A new study finds that nurses working with electronic health records (EHRs) consistently reported more improvements to nursing care and better health outcomes for patients than nurses working in hospitals without this technology.
In their study of more than 16,000 nurses working at 316 hospitals in four states, researchers at the University of Pennsylvania School of Nursing found that implementation of an EHR may result in improved and more efficient nursing care, better care coordination and patient safety.
At the same time, “It is important to note that having a basic EHR was associated with better outcomes independently of nurse staffing, indicating that they both play an important role in quality of care,” wrote study authors Ann Kutney-Lee, PhD, RN and Deena Kelly, RN.

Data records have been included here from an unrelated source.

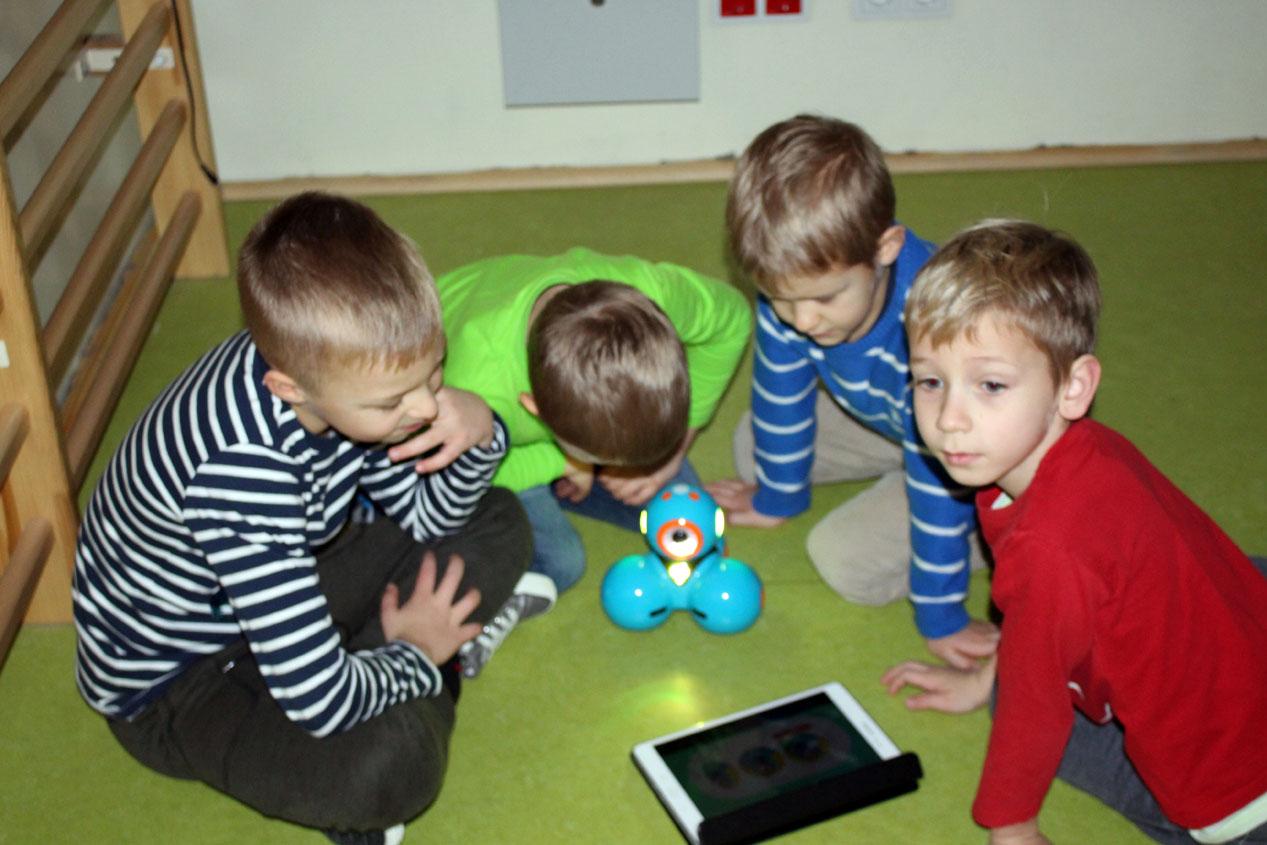 """Kryształki uczą się programowania w szkole w ramach programu """"Ku dojrzałości szkolnej"""""""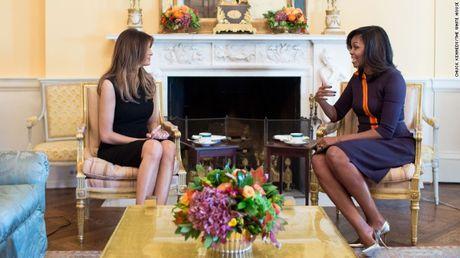Melania Trump va Michelle Obama thuong tra, noi ve chuyen day con - Anh 1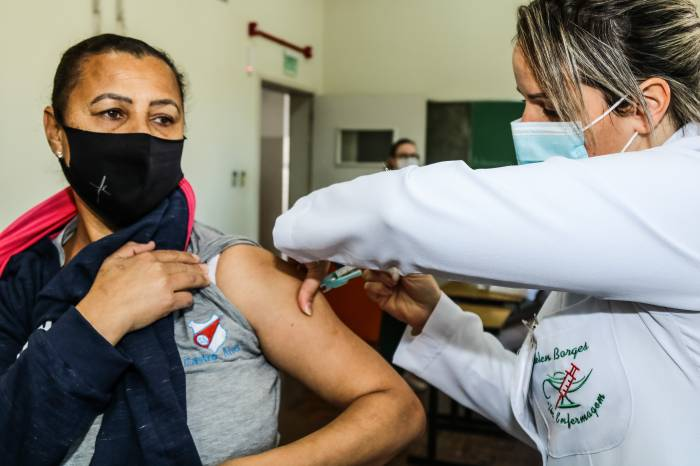 Vacina chega para profissionais da Educação do Ensino Superior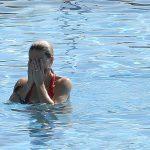 Michelle Hunziker bikini rouge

Nurses in hospitals with fully implemented basic EHRs were significantly less likely to report unfavorable patient safety issues, frequent medication errors and low quality of care. These findings suggest that the level of detail available in the EHR may allow for more comprehensive unit transfer reports and discharge summaries to outside healthcare providers, according to the study.
Recent estimates report that only 12 percent of U.S. hospitals have a basic EHR system in place, but that is likely to change under the Health Information Technology for Economic and Clinical Health (HITECH) Act. Beginning in 2011 under HITECH, Medicare and Medicaid began to offer federal incentive payments of $2 million or more to healthcare providers and hospitals to use EHR technologies.